Albertsons also reported gross profit margin increased to 29.0% during the second quarter of fiscal 2020 compared with 27.8% during the second quarter of fiscal 2019. Excluding the impact of fuel, gross profit margin increased 85 basis points than the second quarter of fiscal 2019. Continued improvements in shrink expenses and sales leverage on advertising and supply chain costs were the primary drivers of the increased gross profit margin, the retailer says. Gross profit margin also benefited from changes in the mix of items the retailer sold, Albertsons reported.

As of Sept. 12, Albertsons operated 2,252 retail food and drug stores with 1,725 pharmacies, 398 associated fuel centers, 22 dedicated distribution centers and 20 manufacturing facilities. The retailer operates stores across 34 states and the District of Columbia under 20 banners including Albertsons, Safeway, Vons, Jewel-Osco, Shaw’s, Acme, Tom Thumb, Randalls, United Supermarkets, Pavilions, Star Market, Haggen and Carrs.
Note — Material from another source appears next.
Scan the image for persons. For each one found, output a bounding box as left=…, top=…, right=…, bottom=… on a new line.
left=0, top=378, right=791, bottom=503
For the 12 weeks ended Sept. 12, Albertsons reported:

  • Identical sales growth of 13.8%.
  • Revenue of $15.76 billion for the quarter, up 11.2% compared with $14.18 billion in the comparable quarter in 2019.
  • Digital sales growth of 243% compared with the year-ago quarter.
  • Net income of $284.5 million, down 3.5% from $294.8 million in Q2 2019. Net income for Q2 2019 included the benefit of gains related to sale-leaseback transactions. In such transactions, a company sells an asset (such as real estate) to raise capital, then lease that asset from the purchaser.
  • Adjusted earnings before interest, taxes, depreciation and amortization (EBITDA) of $948.4 million increased 67% compared with $567.6 million in Q2 2019.
  • Debt refinancing and paydown transactions to deliver approximately $52 million in annualized interest savings.

For the 28 weeks ended Sept. 12, Albertsons reported:

  • Revenue of $38.51 billion, up 17.0% from $32.92 billion for the comparable period in 2019.
  • Net income of $870.7 million, up 153.3% from $343.8 million in the year-ago period.
  • Gross profit margin increased to 29.5% during the first 28 weeks of fiscal 2020 compared with 27.9% during the first 28 weeks of fiscal 2019.
  • Adjusted EBITDA of $2.634 billion, up 82.9%, compared with $1.44 billion, during the first 28 weeks of fiscal 2019.

Albertsons also provided updated guidance for fiscal 2020. It expects:

  • Identical sales in fiscal 2020 of at least 15.5%.
  • Adjusted earnings per share in the range of $2.75 to $2.85.
  • Adjusted EBITDA in the range of $4.15 billion to $4.25 billion.
  • An effective tax rate of about 25%, excluding discrete items.
  • Capital expenditures of approximately $1.9 billion.

Percentage changes may not align exactly with dollar figures due to rounding.